:: PROBLEM DETAILS ::
Copy the full set of lines exactly as given.

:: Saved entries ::

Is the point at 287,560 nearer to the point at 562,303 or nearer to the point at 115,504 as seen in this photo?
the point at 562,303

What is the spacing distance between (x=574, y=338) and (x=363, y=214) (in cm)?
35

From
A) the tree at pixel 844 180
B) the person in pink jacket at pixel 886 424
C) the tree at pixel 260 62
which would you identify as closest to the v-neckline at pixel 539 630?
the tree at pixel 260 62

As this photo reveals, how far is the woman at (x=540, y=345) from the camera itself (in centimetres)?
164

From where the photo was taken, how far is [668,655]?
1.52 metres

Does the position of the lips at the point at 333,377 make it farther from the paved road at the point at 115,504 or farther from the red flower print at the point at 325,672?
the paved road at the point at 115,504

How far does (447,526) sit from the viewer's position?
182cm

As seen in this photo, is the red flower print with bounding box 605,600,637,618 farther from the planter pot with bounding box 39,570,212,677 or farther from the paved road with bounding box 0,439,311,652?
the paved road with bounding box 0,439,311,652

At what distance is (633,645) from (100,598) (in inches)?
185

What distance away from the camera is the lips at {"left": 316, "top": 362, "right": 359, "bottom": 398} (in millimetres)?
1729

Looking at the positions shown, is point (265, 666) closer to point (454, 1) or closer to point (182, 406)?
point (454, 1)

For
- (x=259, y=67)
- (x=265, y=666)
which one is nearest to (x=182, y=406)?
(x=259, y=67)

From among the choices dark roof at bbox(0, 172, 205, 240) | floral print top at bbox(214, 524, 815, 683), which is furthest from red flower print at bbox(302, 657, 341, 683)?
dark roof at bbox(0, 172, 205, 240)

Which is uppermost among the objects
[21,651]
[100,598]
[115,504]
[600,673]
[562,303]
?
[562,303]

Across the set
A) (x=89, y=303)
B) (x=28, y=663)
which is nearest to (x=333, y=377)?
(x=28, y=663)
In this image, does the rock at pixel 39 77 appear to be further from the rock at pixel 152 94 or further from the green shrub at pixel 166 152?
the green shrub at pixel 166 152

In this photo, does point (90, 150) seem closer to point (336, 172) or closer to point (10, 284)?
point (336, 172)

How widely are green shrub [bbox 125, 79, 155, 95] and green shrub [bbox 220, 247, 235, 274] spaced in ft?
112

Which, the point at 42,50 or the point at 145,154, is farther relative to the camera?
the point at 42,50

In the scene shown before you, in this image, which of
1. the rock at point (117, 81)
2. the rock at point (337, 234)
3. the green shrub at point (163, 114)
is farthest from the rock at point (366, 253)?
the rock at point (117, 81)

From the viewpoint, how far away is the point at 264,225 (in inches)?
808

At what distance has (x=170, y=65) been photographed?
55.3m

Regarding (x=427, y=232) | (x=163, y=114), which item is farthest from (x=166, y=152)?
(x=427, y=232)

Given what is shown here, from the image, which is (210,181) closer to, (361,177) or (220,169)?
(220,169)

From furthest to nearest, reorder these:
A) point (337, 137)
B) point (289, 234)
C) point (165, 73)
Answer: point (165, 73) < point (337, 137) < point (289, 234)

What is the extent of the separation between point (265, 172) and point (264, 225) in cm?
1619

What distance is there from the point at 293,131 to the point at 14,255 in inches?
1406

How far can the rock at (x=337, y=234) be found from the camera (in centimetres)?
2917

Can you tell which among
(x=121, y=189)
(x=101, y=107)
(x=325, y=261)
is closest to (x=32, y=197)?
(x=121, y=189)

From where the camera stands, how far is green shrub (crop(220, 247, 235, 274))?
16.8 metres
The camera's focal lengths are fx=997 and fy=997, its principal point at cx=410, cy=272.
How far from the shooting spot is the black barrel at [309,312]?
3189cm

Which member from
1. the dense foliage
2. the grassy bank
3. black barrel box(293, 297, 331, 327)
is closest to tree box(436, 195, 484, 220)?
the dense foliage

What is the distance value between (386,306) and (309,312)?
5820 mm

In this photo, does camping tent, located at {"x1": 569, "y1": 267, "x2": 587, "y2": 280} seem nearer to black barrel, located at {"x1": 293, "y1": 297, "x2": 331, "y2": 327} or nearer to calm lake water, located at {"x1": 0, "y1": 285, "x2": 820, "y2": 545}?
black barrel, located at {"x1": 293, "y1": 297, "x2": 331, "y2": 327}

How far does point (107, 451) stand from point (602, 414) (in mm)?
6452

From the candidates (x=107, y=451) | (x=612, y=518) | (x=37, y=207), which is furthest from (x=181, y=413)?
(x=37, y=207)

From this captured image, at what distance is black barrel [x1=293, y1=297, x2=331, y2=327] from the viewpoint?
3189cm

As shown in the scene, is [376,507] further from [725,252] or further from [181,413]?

:: RESPONSE TO THIS TASK ::
Is the point at 287,560 nearer to the point at 562,303 or nearer to the point at 115,504 as seen in this photo?
the point at 562,303

What is the spacing distance between (x=574, y=338) and (x=363, y=214) (in cm)?
35

From
A) the tree at pixel 844 180
B) the person in pink jacket at pixel 886 424
C) the tree at pixel 260 62
which would you identify as closest to the v-neckline at pixel 539 630?
the tree at pixel 260 62

As this photo reveals, how far is the woman at (x=540, y=345) from the camera itself (in centimetres)?
164

From where the photo was taken, how far is [668,655]?
1.52 metres

Does the position of the lips at the point at 333,377 make it farther from the paved road at the point at 115,504 or farther from the red flower print at the point at 325,672?
the paved road at the point at 115,504

How far does (447,526) sit from the viewer's position?
182cm

As seen in this photo, is the red flower print with bounding box 605,600,637,618 farther from the planter pot with bounding box 39,570,212,677 or farther from the paved road with bounding box 0,439,311,652?
the paved road with bounding box 0,439,311,652

At what distance is (633,645) from (100,598) (in inches)?
185

What distance away from the camera is the lips at {"left": 316, "top": 362, "right": 359, "bottom": 398} (in millimetres)?
1729

Looking at the positions shown, is point (265, 666) closer to point (454, 1) or closer to point (182, 406)?
point (454, 1)

For
- (x=259, y=67)
- (x=265, y=666)
which one is nearest to (x=182, y=406)?
(x=259, y=67)

From among the choices dark roof at bbox(0, 172, 205, 240) | floral print top at bbox(214, 524, 815, 683), which is furthest from red flower print at bbox(302, 657, 341, 683)?
dark roof at bbox(0, 172, 205, 240)

Which is uppermost among the objects
[21,651]
[100,598]
[115,504]
[600,673]
[562,303]
?
[562,303]

Across the set
A) (x=89, y=303)
B) (x=28, y=663)
which is nearest to (x=333, y=377)?
(x=28, y=663)
In this image, does the rock at pixel 39 77 appear to be further from the rock at pixel 152 94 or further from the green shrub at pixel 166 152?
the green shrub at pixel 166 152

In this photo, does point (90, 150) seem closer to point (336, 172) or closer to point (10, 284)?
point (336, 172)

How widely are green shrub [bbox 125, 79, 155, 95] and green shrub [bbox 220, 247, 235, 274] spaced in ft?
112

Which, the point at 42,50 or the point at 145,154, is farther relative to the camera?
the point at 42,50

In the scene shown before you, in this image, which of
1. the rock at point (117, 81)
2. the rock at point (337, 234)
3. the green shrub at point (163, 114)
is farthest from the rock at point (366, 253)?
the rock at point (117, 81)

From the viewpoint, how far away is the point at 264,225 (in inches)?
808

At what distance has (x=170, y=65) been photographed?
55.3m

Regarding (x=427, y=232) | (x=163, y=114), which item is farthest from (x=166, y=152)?
(x=427, y=232)

Given what is shown here, from the image, which is (210,181) closer to, (361,177) or (220,169)?
(220,169)

From furthest to nearest, reorder these:
A) point (337, 137)
B) point (289, 234)
C) point (165, 73)
Answer: point (165, 73) < point (337, 137) < point (289, 234)

What is the extent of the separation between point (265, 172) and point (264, 225) in cm?
1619

What distance is there from the point at 293,131 to the point at 14,255 in inches?
1406

How far can the rock at (x=337, y=234) be found from the camera (in centimetres)?
2917

Can you tell which among
(x=121, y=189)
(x=101, y=107)
(x=325, y=261)
is closest to (x=32, y=197)?
(x=121, y=189)

From where the camera stands, how far is green shrub (crop(220, 247, 235, 274))?
16.8 metres
The camera's focal lengths are fx=997 and fy=997, its principal point at cx=410, cy=272.
How far from the shooting spot is the black barrel at [309,312]?
3189cm

Which member from
1. the dense foliage
2. the grassy bank
3. black barrel box(293, 297, 331, 327)
is closest to tree box(436, 195, 484, 220)?
the dense foliage

What is the distance value between (386,306) and (309,312)?
5820 mm

In this photo, does camping tent, located at {"x1": 569, "y1": 267, "x2": 587, "y2": 280} seem nearer to black barrel, located at {"x1": 293, "y1": 297, "x2": 331, "y2": 327} or nearer to calm lake water, located at {"x1": 0, "y1": 285, "x2": 820, "y2": 545}?
black barrel, located at {"x1": 293, "y1": 297, "x2": 331, "y2": 327}

How far does point (107, 451) stand from point (602, 414) (in mm)?
6452

From the candidates (x=107, y=451) | (x=612, y=518) | (x=37, y=207), which is furthest from (x=181, y=413)?
(x=37, y=207)

From this captured image, at what distance is black barrel [x1=293, y1=297, x2=331, y2=327] from the viewpoint?
3189cm

As shown in the scene, is [376,507] further from [725,252] or further from [181,413]?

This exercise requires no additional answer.